## EXERCISE INPUTS
-------

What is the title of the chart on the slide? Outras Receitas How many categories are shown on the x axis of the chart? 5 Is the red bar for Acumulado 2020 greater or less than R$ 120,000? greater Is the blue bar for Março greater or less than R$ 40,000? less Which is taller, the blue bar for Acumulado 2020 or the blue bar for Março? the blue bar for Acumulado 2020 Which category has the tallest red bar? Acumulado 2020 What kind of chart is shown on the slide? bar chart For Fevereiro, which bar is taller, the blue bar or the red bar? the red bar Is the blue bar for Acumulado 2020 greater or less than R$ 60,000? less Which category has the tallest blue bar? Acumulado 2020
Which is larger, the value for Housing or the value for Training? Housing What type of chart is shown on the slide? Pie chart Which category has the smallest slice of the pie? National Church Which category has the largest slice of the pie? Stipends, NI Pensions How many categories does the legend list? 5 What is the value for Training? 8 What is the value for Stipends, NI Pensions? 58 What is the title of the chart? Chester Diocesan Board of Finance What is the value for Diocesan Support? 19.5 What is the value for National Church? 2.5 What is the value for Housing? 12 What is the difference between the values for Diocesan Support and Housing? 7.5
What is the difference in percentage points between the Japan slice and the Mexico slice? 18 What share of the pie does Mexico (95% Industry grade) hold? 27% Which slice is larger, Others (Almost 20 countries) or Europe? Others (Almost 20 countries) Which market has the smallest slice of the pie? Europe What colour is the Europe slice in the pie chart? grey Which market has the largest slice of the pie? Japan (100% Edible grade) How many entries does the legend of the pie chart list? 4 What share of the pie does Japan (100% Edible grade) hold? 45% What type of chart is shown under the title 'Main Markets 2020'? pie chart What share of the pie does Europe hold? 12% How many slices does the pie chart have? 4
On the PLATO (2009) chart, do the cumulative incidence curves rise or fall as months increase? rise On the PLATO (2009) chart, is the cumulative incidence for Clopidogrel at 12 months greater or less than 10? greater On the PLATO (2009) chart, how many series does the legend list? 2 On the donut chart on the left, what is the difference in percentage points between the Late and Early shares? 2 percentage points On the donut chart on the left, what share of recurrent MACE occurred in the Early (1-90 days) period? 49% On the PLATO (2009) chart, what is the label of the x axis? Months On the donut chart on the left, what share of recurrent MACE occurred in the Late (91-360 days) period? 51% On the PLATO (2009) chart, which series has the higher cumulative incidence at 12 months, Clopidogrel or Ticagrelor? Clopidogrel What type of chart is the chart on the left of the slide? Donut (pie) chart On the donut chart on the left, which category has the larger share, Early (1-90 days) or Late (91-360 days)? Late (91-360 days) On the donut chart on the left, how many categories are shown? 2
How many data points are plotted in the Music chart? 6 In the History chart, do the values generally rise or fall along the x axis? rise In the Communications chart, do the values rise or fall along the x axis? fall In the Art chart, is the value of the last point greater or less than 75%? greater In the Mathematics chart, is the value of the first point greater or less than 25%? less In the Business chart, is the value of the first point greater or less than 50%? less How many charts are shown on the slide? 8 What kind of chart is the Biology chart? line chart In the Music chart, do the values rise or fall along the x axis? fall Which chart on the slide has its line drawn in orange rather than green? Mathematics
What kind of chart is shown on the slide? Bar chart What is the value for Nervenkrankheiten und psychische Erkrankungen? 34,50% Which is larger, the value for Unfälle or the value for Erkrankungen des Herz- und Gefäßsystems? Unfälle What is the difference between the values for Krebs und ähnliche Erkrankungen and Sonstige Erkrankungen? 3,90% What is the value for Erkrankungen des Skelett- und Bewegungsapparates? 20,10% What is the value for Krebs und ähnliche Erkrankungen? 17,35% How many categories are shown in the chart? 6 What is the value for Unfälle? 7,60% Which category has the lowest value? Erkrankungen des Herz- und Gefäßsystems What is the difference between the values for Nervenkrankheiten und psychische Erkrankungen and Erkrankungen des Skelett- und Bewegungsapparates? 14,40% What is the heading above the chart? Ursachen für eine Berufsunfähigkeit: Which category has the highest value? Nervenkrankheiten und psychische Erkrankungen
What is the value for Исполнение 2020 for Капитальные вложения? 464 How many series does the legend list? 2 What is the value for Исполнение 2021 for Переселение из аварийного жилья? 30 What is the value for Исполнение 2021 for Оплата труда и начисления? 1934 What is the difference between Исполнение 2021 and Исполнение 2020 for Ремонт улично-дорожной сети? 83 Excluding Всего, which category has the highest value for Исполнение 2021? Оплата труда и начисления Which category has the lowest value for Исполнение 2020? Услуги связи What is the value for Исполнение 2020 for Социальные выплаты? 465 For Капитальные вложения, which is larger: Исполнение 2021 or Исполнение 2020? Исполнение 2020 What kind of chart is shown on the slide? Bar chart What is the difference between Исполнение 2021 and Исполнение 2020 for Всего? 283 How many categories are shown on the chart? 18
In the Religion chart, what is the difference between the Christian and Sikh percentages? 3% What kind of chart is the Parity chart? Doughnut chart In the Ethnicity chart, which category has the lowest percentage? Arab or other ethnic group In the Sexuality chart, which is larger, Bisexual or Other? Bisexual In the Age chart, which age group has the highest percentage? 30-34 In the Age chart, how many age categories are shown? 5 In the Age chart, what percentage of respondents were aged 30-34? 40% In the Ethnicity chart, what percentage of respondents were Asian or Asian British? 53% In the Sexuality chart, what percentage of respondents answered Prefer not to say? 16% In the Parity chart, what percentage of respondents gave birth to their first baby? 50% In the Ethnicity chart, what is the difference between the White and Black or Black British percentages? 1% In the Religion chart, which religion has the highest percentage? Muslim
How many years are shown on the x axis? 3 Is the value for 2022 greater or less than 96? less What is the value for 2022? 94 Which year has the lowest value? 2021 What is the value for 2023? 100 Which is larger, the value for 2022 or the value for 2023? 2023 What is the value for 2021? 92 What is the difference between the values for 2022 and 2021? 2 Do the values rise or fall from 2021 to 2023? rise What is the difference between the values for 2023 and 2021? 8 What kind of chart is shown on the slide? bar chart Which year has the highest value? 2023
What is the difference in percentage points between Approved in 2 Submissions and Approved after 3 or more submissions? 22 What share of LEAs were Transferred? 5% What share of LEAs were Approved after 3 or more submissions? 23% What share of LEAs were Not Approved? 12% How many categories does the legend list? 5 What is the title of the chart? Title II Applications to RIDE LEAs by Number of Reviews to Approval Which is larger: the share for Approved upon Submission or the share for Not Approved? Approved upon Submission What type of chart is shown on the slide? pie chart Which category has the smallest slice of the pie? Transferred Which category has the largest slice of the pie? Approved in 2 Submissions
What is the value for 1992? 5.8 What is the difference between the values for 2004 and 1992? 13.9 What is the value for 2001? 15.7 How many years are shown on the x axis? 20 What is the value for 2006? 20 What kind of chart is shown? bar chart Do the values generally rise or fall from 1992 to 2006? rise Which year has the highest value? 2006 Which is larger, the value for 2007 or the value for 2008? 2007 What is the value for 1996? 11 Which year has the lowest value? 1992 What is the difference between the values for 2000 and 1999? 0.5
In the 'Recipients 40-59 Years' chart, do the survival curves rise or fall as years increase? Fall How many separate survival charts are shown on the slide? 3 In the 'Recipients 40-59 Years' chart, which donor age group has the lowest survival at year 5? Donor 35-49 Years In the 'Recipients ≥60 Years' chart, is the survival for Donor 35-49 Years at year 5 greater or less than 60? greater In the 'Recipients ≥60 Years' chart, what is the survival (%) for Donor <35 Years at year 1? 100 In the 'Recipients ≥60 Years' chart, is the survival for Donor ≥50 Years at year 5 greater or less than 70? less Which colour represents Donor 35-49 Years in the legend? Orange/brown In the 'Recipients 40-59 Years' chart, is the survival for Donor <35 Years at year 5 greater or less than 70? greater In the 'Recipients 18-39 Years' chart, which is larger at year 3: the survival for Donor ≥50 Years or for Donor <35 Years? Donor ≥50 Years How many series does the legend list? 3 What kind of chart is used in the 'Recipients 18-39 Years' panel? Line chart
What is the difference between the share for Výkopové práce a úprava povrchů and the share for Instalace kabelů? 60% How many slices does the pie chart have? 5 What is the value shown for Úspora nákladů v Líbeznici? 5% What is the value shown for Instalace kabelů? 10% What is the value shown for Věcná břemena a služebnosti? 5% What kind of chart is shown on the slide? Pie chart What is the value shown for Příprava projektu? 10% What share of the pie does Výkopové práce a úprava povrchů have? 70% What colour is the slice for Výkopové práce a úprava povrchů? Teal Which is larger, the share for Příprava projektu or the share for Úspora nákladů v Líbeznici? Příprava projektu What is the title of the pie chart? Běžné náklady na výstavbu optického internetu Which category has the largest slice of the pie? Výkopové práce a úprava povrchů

-------

## ABOUT THIS EXERCISE
Reproduce the records word for word from the first line up to and including the line with "What is the difference in percentage points between the Japan".

## OUTPUT FOR THIS EXERCISE
What is the title of the chart on the slide? Outras Receitas How many categories are shown on the x axis of the chart? 5 Is the red bar for Acumulado 2020 greater or less than R$ 120,000? greater Is the blue bar for Março greater or less than R$ 40,000? less Which is taller, the blue bar for Acumulado 2020 or the blue bar for Março? the blue bar for Acumulado 2020 Which category has the tallest red bar? Acumulado 2020 What kind of chart is shown on the slide? bar chart For Fevereiro, which bar is taller, the blue bar or the red bar? the red bar Is the blue bar for Acumulado 2020 greater or less than R$ 60,000? less Which category has the tallest blue bar? Acumulado 2020
Which is larger, the value for Housing or the value for Training? Housing What type of chart is shown on the slide? Pie chart Which category has the smallest slice of the pie? National Church Which category has the largest slice of the pie? Stipends, NI Pensions How many categories does the legend list? 5 What is the value for Training? 8 What is the value for Stipends, NI Pensions? 58 What is the title of the chart? Chester Diocesan Board of Finance What is the value for Diocesan Support? 19.5 What is the value for National Church? 2.5 What is the value for Housing? 12 What is the difference between the values for Diocesan Support and Housing? 7.5
What is the difference in percentage points between the Japan slice and the Mexico slice? 18 What share of the pie does Mexico (95% Industry grade) hold? 27% Which slice is larger, Others (Almost 20 countries) or Europe? Others (Almost 20 countries) Which market has the smallest slice of the pie? Europe What colour is the Europe slice in the pie chart? grey Which market has the largest slice of the pie? Japan (100% Edible grade) How many entries does the legend of the pie chart list? 4 What share of the pie does Japan (100% Edible grade) hold? 45% What type of chart is shown under the title 'Main Markets 2020'? pie chart What share of the pie does Europe hold? 12% How many slices does the pie chart have? 4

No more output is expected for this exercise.